As of July31 there were 1.787 open orders for the A320ceo family in the orderbook. Now let us consider the following orders to get cancelled:
- Kinfisher/Kingfisher Red 67 aircraft
- United Airlines 30 aircraft
- Alphastream 15 aircraft
- Northwest Airlines 7 aircraft
- Croatia 4 aircraft
- Hamburg International 2 aircraft
- Delta Airlines 30 aircraft
- Vueling 30 aircraft
- CASC 42 aircraft
- Air China / Shenzen 40 aircraft
With a production rate of 42 and 11.5 months of production per year another 1092 aircraft will have been delivered until the end of October, when the A320neo will enter airline service, leaving .
A320ceo production will ramp down from that point in time. Assume Airbus can hold the rate of 42 aircraft per month steady.
I read somewhere that 12 A320neo should leave the factories in 2015 and 100 in 2016. So from the 564 aircraft produced from November 2015 until December 2016 464 will be ceo's, leaving the ceo backlog at 374. For 2017 I guess that around 60% of all produced A320 will be neo's (289 from 483), so the ceo number delivered in 2017 would be 194 and the remaining backlog at the beginning of 2018 would be 180. Airbus said before that the A320neo should reach 100% share in early 2018, so it is clear that the A320ceo are overbooked at the moment.
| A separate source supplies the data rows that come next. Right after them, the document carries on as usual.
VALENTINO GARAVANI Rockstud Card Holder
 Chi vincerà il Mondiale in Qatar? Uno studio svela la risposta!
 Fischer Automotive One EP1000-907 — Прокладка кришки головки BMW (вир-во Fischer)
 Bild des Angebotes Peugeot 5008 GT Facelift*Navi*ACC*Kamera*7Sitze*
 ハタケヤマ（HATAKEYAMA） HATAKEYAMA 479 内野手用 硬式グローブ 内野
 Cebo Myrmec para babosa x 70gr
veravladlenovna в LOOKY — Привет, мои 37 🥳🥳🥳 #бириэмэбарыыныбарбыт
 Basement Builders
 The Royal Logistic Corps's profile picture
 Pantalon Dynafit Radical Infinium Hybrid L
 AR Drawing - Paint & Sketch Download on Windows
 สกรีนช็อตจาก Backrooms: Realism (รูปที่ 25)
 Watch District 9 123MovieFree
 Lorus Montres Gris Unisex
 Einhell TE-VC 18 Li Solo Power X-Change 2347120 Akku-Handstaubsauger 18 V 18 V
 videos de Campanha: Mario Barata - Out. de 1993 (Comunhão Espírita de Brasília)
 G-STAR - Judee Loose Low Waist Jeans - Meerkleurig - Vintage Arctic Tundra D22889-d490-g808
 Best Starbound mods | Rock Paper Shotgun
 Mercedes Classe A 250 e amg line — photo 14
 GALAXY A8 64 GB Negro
Maybe this is not unwise as one of the two neo engine suppliers could be late - who knows...
UPDATE: I forgot to mention the American Airlines order: the order for a combined 130 A319ceo and A321ceo is not part of the orderbook. The first two aircraft were delivered in July, then three in August and another one in early September. Airbus leases these aircraft directly to American and then sells them with the lease attached. Not all deliveries will follow that procedure: ILFC ordered 15 A321 recently to lease to AA, so these 15 A321 are part of the orderbook and we do not know how many aircraft from the recent order for 3 A319 and 5 A321 from CIT are destined for AA and how many aircraft will come from other already existing orders fom leasing companies. But Airbus already said that around 30 aircraft will follow the procedure of the first four A319, which were sold to Avolon. So we have another expansion of the orderbook and further overbooking of the A320ceo slots.